What is Enterprise Search Software
What is Enterprise Search Software

Enterprise search is the system you use to make scattered work actually findable and actionable across an organization, not just to return a list of files. I focus on the operational pieces that make search reliable over time: connectors, metadata hygiene, relevance feedback loops, and governance, so answers stay accurate, auditable, and safe as teams grow.

How Does Enterprise Search Cope With Messy, Changing Data?

This challenge appears across support, engineering, and HR: content sits in wikis, ticket queues, shared drives, and inboxes, and the root cause is inconsistent metadata and permission mapping. To keep results functional, you need ingestion pipelines that normalize schema, track provenance, and surface freshness, plus policies that decide whether to index or redact a source. If you batch only, real-time needs break; if you index everything instantly, costs and noise explode. That trade-off is why organizations must plan connector SLAs, reindex cadence, and metadata standards up front, because the last mile of discoverability is usually about labels and access, not raw model power. Adoption is projected to grow at a CAGR of 12% from 2020 to 2025, which means teams must budget for that operational scale, not just a one-time deployment.

What Breaks When You Try To Scale Relevance And Governance?

When you add embeddings, personalization, and role-based views, new failure modes appear: embedding drift, overfitting to top users, and unintended data leakage through permissive connectors. The system that felt clever at 50 users can become noisy at 500 if you do not version models, monitor precision at k, and enforce strict audit logs. 

The payoff is real, but conditional. Over 70% of organizations report improved productivity after implementing enterprise search solutions (LLCBuddy, 2025), yet those gains rarely stick without continuous relevance measurement and clear ownership for search quality. Treat explainability and permissioning as first-class engineering work, with alerts when relevance drops or when a connector starts returning unexpected content.

How Should Teams Measure Whether Search Is Succeeding?

Ask for outcomes, not just queries per day. Track time-to-complete-tasks that depend on search, rate of rerun or follow-up searches, search-to-action conversion, and reduction in duplicate work. Instrument the whole flow: which queries lead to an action, which results get dismissed, and which failed searches trigger help requests. Think of search like a library with moving shelves; a vast collection is worthless if the labels are wrong, so invest in user feedback loops and lightweight governance playbooks that fix taxonomy issues within days, not months.

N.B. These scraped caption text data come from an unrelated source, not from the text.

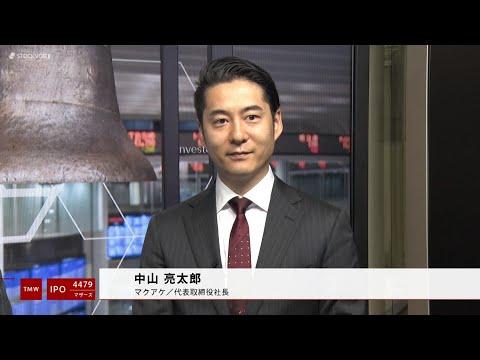 マクアケ[4479]東証マザーズ IPO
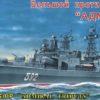БПК «Адмирал Трибуц» (300 мм) с микроэлектродвигателем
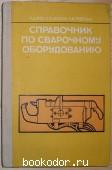 Справочник по сварочному оборудованию. Прох Л.Ц., Шпаков Б.М., Яворская Н.М. 1978 г. 200 RUB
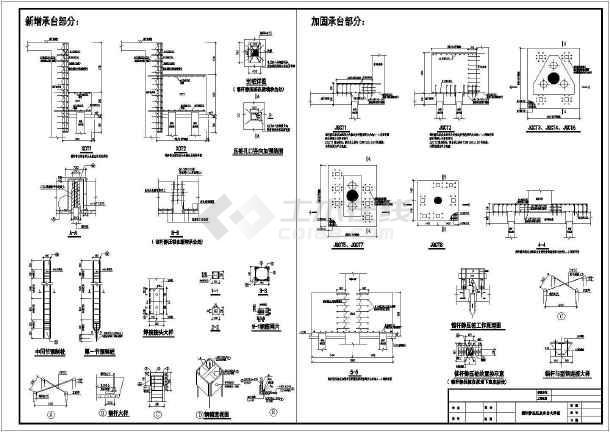 商厦地下室基础加固设计图(锚杆静压桩加固)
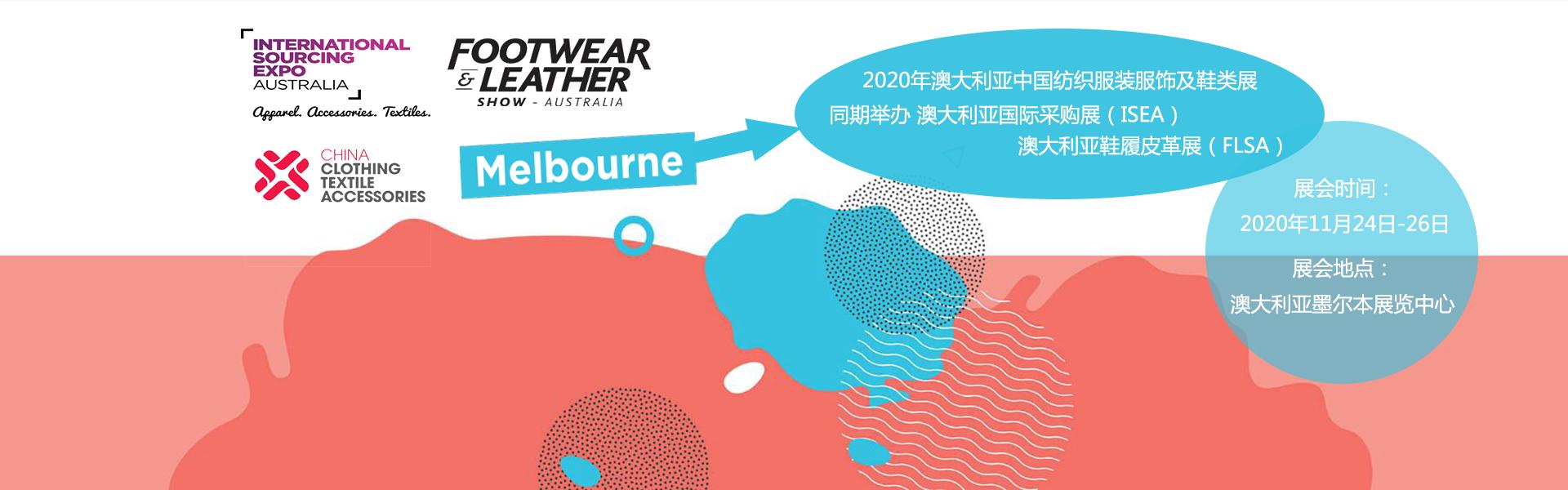 2019年澳大利亚中国纺织服装展览会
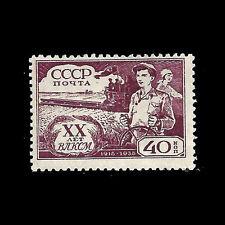 RUSSIA. Young Communist League / Komsomol. 1938 Scott 695. MNH (BI#NMBX)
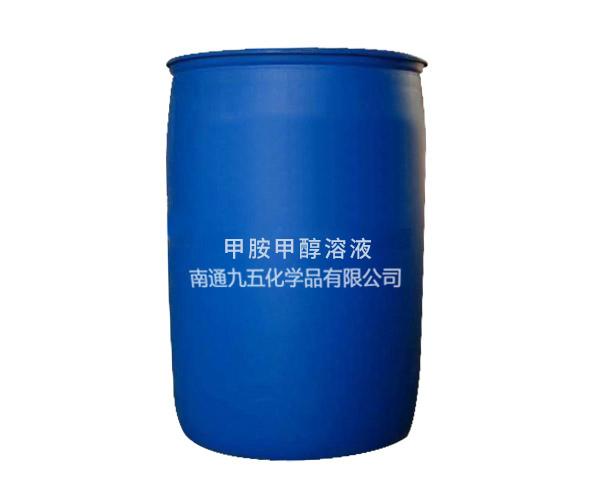 甲胺甲醇溶液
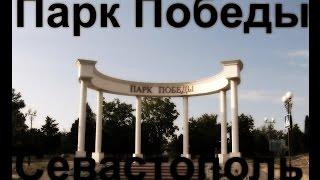 Парк победы в городе Севастополь.(Парк Победы имеет площадь 45,6 га, дорога от остановки до пляжа занимает в среднем 15-20 минут. Добраться к Парк..., 2015-03-18T19:04:50.000Z)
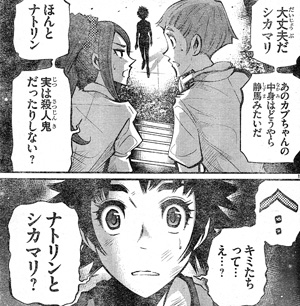shuffle_gakuen04_02.jpg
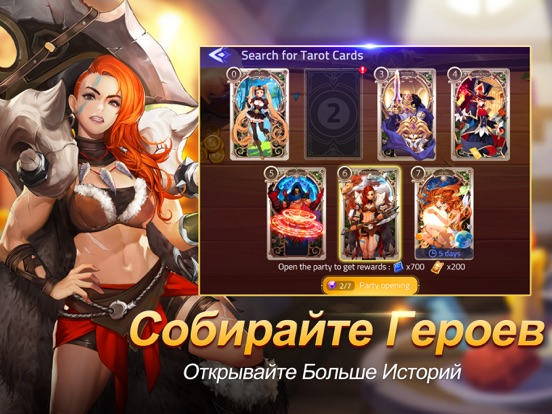 Игра Mobile Legends: Adventure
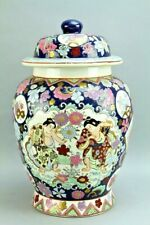 Chinese famille porcelain ginger jar with a decoration of floral antique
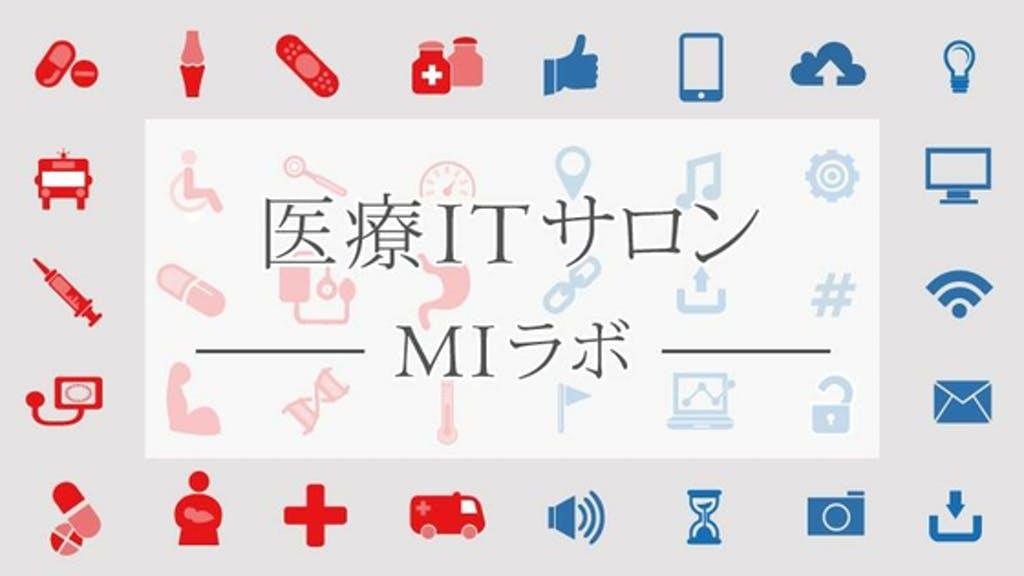 f:id:HiroakiKato:20181104010605j:plain
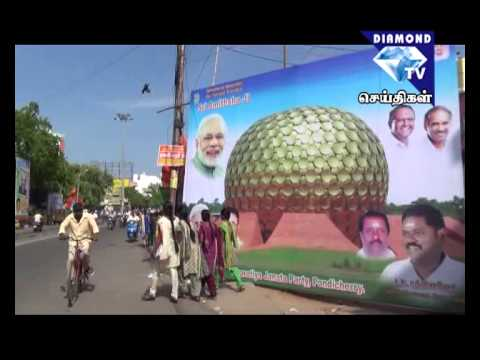 KARAIKAL DIAMOND TV NEWS 25.08.2015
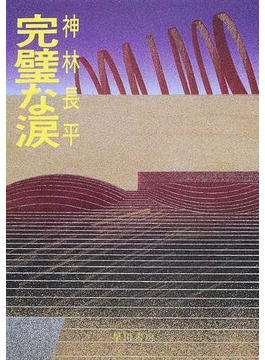 完璧な涙(ハヤカワ文庫 JA)
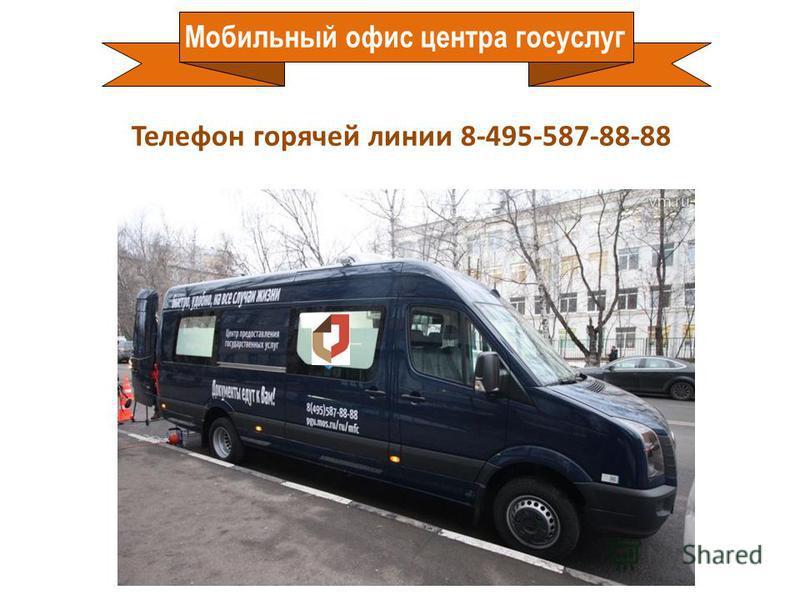 Мобильный офис центра госуслуг Телефон горячей линии 8-495-587-88-88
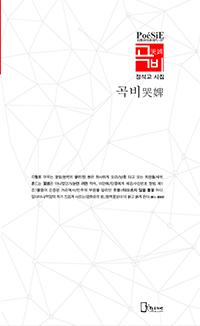 정석교 시집표지.jpg
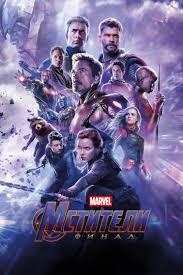 Мстители: Финал (2019) — смотреть онлайн — КиноПоиск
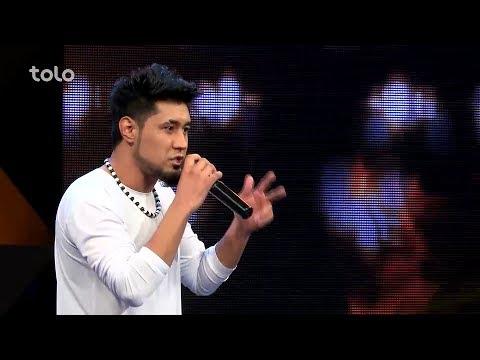 جمال مبارز –خاطرات شیرین – فصل دوازدهم ستاره افغان – 3 بهترین / Jamal Mubarez  – Khaterat Shereen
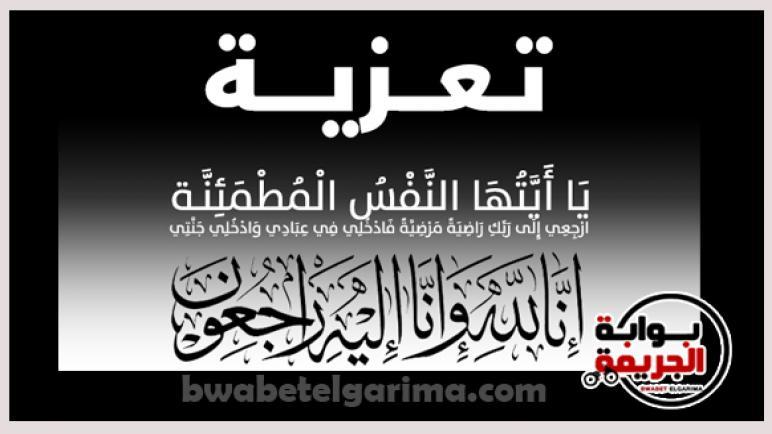 عزاء واجب للزميل ايهاب الشامي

Most teams keep knowledge in email threads and shared folders because it is familiar and low-friction. That works until context fragments, approvals stall, and risk hides in old threads. Platforms like Coworker provide a different path, preserving cross-app memory, applying multi-step reasoning to turn findings into prioritized actions, and maintaining enterprise-grade audit trails so teams compress review cycles while keeping compliance intact.

Operationally, treat enterprise search as a product you run, not a feature you flip on. Assign owners for connectors, hold weekly relevance sprints for common queries, and create a small human-in-the-loop team to triage model errors for the first 90 days after rollout; those first months determine whether adoption becomes habitual or abandoned. Small governance rituals prevent three common failures: noisy results, stale indices, and permission drift.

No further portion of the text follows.